(Stored data entries)
=====

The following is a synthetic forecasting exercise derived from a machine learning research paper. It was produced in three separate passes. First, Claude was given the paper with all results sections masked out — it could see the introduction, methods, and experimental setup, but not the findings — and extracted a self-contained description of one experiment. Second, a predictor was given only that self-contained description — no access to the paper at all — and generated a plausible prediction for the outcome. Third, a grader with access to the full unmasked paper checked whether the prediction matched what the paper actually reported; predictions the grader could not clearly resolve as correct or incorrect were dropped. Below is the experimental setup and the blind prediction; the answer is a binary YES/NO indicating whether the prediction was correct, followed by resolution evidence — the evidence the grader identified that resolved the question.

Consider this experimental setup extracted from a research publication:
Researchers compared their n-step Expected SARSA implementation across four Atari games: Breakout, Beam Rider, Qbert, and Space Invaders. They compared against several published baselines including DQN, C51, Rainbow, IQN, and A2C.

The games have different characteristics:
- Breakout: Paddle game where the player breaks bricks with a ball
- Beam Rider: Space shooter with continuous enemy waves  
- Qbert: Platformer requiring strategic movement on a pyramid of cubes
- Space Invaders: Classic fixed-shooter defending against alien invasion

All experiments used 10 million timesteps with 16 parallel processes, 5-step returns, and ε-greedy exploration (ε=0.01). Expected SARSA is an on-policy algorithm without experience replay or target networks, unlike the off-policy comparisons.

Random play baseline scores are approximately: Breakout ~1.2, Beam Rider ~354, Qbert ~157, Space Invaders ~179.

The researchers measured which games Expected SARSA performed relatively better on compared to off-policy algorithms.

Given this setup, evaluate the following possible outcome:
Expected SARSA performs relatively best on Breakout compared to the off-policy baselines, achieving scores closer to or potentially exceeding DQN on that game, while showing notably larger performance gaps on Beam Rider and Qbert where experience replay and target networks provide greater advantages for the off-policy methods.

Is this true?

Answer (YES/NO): YES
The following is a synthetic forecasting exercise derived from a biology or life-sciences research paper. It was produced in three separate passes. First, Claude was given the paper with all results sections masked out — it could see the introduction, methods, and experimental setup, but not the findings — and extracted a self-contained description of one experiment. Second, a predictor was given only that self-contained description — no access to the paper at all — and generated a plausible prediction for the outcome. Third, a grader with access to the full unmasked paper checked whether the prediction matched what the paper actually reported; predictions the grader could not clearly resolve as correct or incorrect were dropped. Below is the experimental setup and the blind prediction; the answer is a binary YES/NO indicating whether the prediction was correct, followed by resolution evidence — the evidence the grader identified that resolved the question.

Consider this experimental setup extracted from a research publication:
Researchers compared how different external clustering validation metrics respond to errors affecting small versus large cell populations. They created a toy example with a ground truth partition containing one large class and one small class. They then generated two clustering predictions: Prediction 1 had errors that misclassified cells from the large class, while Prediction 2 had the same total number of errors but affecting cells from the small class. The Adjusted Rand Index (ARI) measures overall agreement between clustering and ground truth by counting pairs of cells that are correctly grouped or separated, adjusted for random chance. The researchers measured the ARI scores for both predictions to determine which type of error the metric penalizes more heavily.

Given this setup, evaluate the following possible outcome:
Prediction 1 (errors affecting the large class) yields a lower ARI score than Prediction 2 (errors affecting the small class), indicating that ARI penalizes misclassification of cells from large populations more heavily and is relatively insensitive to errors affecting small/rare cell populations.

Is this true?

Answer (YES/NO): YES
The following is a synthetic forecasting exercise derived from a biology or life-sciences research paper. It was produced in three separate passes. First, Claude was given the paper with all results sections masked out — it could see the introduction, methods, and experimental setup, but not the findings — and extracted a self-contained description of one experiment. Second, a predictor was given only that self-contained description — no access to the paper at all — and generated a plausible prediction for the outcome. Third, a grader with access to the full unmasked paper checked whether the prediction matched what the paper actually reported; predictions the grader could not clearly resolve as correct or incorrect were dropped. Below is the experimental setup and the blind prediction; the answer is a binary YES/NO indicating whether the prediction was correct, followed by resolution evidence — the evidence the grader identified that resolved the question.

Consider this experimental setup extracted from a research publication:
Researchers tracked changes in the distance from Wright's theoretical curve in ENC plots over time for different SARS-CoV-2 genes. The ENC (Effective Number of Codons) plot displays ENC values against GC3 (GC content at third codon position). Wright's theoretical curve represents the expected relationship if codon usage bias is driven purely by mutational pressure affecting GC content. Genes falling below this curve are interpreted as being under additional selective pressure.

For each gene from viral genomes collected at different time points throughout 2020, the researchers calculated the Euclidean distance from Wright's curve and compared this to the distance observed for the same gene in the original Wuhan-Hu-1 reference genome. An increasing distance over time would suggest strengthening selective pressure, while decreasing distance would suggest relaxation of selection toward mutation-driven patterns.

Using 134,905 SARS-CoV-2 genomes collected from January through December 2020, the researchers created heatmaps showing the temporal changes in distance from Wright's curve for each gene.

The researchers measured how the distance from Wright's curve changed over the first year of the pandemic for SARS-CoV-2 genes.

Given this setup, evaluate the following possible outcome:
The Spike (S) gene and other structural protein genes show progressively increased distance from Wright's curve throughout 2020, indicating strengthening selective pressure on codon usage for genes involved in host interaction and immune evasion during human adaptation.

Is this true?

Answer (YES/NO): NO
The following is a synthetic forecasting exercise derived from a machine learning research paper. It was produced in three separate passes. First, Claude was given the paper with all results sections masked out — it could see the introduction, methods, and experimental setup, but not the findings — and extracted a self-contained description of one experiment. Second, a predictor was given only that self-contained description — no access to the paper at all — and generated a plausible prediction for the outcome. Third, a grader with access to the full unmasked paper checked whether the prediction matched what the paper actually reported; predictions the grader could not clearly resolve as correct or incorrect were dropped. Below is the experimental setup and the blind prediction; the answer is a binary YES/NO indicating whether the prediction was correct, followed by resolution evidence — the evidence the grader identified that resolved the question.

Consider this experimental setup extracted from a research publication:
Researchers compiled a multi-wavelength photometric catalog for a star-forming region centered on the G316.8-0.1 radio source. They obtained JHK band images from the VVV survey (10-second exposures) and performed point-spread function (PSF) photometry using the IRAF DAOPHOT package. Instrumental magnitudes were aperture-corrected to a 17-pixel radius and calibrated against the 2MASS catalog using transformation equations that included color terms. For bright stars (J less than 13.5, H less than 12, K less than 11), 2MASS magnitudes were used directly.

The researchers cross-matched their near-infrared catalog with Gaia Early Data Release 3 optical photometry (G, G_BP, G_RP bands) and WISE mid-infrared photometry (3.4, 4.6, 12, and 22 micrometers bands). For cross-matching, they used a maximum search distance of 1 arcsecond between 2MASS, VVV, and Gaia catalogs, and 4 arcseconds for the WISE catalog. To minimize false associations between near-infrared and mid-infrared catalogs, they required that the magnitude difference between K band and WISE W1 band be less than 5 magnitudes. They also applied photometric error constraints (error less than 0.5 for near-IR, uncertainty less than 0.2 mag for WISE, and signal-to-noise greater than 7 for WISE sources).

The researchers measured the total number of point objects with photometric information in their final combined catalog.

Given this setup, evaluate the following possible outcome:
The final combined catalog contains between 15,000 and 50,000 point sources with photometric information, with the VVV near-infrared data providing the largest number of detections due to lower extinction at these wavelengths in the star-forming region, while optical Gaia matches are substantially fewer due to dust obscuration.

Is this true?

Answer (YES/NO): NO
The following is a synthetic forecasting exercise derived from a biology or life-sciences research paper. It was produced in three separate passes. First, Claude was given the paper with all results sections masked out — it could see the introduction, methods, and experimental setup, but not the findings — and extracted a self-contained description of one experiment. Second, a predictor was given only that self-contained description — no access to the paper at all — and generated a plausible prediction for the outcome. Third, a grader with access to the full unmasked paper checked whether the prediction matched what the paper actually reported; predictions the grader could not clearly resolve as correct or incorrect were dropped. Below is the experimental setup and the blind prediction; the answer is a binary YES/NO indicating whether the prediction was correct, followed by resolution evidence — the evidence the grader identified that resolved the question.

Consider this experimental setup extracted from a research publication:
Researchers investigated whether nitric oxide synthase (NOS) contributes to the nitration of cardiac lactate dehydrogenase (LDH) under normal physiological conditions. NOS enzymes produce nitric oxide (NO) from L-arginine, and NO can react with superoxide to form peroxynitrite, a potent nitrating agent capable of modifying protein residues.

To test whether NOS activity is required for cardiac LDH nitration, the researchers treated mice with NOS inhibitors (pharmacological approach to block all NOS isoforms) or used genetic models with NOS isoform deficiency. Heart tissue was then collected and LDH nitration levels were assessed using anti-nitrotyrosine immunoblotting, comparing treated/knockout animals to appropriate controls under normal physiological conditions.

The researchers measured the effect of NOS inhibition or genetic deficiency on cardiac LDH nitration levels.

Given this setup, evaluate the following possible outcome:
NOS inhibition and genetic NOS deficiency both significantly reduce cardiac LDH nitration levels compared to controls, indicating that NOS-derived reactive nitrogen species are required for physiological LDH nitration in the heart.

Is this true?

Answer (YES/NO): NO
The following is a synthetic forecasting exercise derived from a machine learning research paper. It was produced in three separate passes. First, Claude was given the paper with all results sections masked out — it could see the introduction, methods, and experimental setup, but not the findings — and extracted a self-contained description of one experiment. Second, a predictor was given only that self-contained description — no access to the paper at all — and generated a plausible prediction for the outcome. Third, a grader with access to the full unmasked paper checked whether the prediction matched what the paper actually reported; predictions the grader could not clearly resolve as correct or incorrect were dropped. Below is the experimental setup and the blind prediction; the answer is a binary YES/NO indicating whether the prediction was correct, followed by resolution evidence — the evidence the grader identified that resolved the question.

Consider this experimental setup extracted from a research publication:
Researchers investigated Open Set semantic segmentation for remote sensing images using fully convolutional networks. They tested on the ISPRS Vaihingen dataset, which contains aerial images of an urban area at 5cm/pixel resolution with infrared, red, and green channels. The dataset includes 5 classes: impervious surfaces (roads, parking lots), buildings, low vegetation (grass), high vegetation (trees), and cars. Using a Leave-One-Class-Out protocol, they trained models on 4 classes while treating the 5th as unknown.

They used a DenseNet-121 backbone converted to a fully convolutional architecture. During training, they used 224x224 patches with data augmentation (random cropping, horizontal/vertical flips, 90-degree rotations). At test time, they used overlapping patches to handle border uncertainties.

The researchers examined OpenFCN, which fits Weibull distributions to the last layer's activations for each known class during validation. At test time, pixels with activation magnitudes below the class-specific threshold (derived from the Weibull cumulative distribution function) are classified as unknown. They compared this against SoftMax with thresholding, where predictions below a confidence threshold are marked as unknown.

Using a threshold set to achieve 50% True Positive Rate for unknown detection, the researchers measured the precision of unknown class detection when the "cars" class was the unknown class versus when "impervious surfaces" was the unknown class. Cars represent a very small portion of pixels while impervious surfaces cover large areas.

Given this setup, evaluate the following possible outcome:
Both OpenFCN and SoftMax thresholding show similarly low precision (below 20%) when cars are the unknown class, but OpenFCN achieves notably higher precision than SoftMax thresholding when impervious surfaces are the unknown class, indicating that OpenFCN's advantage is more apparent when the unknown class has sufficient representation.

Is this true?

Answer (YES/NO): NO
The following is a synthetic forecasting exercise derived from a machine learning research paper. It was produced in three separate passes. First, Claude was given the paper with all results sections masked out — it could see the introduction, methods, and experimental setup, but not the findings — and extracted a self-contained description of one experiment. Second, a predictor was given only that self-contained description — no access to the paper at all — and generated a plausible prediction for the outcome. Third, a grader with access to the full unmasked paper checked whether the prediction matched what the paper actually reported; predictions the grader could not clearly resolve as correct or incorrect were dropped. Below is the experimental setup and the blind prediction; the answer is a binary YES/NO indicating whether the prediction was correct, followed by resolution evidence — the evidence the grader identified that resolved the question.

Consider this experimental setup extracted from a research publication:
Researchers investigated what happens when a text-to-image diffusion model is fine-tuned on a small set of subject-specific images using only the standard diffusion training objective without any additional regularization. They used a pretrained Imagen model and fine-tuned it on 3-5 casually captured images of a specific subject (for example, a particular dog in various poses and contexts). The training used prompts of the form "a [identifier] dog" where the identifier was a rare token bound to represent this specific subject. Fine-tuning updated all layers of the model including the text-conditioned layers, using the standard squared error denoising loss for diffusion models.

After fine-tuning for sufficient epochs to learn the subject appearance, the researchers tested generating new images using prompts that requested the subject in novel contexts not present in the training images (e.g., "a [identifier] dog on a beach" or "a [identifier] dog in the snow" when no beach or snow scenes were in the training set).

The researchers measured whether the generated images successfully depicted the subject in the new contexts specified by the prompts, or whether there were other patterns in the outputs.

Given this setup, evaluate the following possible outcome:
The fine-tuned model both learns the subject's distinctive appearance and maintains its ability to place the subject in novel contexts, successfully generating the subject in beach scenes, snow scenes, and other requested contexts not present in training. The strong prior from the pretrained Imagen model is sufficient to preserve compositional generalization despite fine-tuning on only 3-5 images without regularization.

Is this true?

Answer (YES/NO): NO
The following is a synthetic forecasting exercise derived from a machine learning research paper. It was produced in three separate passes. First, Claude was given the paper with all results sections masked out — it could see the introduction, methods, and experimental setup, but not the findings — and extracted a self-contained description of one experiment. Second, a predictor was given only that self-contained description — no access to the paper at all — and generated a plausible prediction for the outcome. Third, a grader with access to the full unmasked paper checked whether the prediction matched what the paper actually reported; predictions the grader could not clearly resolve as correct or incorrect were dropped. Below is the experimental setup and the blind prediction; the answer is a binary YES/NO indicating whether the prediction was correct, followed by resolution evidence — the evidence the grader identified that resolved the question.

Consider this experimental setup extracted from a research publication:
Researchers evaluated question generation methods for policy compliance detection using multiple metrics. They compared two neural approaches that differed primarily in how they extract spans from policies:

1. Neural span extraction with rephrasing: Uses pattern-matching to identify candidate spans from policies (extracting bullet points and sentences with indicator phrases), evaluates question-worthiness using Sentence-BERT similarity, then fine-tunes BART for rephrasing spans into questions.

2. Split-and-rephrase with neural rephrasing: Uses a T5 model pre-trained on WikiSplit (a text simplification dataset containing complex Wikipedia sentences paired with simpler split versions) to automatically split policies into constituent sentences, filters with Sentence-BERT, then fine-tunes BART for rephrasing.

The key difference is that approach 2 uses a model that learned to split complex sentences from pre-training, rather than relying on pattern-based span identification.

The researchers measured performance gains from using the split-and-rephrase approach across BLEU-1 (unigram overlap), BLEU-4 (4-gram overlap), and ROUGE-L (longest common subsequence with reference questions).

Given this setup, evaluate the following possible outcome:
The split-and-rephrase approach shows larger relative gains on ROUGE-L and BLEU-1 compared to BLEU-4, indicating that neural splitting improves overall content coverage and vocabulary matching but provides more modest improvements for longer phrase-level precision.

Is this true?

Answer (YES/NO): NO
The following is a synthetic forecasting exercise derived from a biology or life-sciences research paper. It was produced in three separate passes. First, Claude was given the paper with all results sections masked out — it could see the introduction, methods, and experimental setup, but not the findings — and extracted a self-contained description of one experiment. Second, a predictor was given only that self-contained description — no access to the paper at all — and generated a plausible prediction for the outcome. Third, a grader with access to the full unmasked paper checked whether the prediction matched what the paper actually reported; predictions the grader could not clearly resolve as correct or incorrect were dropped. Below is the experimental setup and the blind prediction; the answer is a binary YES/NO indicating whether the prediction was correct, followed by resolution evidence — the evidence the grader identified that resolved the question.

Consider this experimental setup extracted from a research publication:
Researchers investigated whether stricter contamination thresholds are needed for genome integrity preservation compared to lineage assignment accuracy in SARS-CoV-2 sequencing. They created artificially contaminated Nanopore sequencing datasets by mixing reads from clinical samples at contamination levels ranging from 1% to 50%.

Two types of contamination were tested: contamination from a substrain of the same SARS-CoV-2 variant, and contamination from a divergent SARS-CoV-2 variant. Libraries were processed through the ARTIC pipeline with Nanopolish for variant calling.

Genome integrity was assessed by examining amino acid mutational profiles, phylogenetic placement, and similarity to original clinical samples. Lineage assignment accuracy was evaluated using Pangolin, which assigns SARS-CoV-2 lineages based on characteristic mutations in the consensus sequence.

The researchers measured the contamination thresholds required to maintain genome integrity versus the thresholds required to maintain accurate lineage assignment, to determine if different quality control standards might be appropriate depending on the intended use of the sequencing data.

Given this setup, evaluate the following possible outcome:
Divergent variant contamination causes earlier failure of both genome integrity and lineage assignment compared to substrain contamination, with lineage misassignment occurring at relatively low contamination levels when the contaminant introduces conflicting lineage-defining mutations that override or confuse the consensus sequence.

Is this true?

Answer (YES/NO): NO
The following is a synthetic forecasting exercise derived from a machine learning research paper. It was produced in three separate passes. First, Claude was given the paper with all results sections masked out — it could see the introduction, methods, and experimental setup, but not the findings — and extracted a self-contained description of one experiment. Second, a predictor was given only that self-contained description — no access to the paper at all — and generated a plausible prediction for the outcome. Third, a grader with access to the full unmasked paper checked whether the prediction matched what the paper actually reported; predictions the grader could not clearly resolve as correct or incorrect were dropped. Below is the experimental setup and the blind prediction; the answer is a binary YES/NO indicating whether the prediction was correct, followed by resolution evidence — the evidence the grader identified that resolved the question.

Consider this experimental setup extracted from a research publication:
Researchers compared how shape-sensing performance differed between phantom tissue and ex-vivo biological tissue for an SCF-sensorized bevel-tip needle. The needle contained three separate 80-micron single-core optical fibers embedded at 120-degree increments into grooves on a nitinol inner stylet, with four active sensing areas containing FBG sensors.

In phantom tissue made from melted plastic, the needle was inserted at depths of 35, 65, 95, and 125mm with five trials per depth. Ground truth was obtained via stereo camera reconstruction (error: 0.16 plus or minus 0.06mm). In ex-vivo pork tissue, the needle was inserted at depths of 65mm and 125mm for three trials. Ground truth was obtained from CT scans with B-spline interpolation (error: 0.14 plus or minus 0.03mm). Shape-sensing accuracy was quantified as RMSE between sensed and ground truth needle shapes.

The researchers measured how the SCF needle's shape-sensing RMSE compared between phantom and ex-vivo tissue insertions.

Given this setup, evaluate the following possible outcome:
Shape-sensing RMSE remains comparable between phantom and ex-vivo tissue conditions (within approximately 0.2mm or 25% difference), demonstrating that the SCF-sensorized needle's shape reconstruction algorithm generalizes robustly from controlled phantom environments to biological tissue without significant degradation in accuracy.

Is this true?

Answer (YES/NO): NO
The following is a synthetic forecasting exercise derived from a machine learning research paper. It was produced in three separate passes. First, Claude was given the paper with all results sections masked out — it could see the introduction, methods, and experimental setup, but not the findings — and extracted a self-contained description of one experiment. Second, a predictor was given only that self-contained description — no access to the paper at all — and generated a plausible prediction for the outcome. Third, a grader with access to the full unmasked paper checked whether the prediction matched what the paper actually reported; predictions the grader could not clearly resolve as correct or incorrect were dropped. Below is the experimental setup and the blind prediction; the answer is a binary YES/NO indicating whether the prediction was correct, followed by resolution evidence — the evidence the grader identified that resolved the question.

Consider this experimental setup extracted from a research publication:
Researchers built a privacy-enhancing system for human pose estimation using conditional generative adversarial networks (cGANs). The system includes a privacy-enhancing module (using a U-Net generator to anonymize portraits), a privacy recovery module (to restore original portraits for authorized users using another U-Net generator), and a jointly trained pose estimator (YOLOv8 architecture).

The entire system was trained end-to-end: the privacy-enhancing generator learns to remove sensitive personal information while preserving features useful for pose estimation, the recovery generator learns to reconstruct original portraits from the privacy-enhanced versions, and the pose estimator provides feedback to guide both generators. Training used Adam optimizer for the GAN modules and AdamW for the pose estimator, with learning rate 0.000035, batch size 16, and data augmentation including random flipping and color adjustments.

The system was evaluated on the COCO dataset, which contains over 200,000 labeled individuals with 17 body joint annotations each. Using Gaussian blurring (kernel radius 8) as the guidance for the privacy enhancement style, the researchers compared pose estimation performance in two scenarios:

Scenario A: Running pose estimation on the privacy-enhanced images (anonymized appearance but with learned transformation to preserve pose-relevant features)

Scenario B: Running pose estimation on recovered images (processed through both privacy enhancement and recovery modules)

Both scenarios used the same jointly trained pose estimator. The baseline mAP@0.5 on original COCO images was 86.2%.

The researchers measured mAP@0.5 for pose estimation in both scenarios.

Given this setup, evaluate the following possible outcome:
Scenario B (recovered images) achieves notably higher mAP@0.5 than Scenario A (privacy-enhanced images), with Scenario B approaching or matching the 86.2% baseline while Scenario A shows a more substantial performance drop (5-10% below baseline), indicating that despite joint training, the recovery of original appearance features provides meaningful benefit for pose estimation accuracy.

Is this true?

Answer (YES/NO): NO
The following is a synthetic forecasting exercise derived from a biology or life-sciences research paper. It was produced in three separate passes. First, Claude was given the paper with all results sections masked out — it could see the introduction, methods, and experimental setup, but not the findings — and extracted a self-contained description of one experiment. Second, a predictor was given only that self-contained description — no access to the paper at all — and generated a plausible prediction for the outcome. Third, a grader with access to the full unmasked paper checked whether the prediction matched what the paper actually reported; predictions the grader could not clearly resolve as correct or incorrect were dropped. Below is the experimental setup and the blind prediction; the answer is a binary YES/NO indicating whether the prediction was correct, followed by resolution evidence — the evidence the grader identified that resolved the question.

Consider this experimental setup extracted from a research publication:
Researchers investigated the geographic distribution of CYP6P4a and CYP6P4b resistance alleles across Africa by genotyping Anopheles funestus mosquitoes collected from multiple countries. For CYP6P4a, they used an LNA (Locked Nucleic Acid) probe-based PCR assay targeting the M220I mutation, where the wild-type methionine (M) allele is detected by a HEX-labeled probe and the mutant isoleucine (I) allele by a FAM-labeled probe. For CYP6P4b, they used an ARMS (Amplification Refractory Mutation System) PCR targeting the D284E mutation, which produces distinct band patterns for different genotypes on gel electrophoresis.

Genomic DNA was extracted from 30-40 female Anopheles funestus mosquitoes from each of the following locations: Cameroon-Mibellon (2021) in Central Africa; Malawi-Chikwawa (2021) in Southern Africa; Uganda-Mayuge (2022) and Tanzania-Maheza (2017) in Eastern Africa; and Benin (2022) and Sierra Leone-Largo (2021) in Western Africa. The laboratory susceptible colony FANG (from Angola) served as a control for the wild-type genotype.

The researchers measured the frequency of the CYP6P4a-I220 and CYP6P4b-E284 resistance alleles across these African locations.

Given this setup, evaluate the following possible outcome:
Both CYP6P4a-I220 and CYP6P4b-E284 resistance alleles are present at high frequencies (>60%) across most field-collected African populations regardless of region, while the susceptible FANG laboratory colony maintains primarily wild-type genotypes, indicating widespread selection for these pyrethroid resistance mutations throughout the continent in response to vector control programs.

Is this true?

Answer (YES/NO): NO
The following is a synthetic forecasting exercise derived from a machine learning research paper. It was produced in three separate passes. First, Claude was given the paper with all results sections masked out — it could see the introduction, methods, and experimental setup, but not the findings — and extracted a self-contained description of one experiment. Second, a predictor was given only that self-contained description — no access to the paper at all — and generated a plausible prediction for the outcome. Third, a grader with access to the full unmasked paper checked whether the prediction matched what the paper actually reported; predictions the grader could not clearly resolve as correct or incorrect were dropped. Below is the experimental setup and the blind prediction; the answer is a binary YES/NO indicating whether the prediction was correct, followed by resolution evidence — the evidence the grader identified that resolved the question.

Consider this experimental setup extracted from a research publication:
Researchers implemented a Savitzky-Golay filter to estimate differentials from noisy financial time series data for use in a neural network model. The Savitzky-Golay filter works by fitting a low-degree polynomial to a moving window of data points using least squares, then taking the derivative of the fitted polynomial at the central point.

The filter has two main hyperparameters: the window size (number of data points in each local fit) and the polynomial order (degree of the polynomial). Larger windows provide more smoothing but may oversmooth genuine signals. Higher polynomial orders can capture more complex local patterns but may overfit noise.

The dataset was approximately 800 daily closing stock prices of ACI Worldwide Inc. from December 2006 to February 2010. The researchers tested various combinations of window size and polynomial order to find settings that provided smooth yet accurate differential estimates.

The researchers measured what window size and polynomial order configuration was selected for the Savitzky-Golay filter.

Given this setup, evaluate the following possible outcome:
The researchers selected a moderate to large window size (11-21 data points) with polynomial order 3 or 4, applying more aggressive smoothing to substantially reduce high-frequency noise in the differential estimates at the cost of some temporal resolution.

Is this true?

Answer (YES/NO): NO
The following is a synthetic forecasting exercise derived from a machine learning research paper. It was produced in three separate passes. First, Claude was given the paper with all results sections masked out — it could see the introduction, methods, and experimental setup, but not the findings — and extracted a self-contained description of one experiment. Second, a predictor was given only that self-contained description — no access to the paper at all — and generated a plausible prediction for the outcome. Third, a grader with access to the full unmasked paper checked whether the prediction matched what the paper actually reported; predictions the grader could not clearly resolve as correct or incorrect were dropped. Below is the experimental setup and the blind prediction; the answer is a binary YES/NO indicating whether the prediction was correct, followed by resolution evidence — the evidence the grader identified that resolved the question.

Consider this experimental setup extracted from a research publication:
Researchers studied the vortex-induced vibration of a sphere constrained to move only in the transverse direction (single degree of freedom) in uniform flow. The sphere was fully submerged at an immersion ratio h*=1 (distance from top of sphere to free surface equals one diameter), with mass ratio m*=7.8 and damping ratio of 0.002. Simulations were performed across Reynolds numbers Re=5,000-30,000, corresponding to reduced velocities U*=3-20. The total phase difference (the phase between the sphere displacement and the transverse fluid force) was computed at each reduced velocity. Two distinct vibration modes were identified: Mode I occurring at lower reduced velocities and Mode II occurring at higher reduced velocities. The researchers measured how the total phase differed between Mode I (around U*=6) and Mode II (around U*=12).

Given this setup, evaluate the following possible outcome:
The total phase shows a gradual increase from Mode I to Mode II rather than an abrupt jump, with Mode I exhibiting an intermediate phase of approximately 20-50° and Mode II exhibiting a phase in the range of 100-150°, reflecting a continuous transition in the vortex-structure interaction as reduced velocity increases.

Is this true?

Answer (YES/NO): NO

=====

**TASK BRIEF:**
Working from the entries above, find every line in which the word "heavily" occurs and copy it.

**FINISHED EXERCISE:**
Researchers compared how different external clustering validation metrics respond to errors affecting small versus large cell populations. They created a toy example with a ground truth partition containing one large class and one small class. They then generated two clustering predictions: Prediction 1 had errors that misclassified cells from the large class, while Prediction 2 had the same total number of errors but affecting cells from the small class. The Adjusted Rand Index (ARI) measures overall agreement between clustering and ground truth by counting pairs of cells that are correctly grouped or separated, adjusted for random chance. The researchers measured the ARI scores for both predictions to determine which type of error the metric penalizes more heavily.
Prediction 1 (errors affecting the large class) yields a lower ARI score than Prediction 2 (errors affecting the small class), indicating that ARI penalizes misclassification of cells from large populations more heavily and is relatively insensitive to errors affecting small/rare cell populations.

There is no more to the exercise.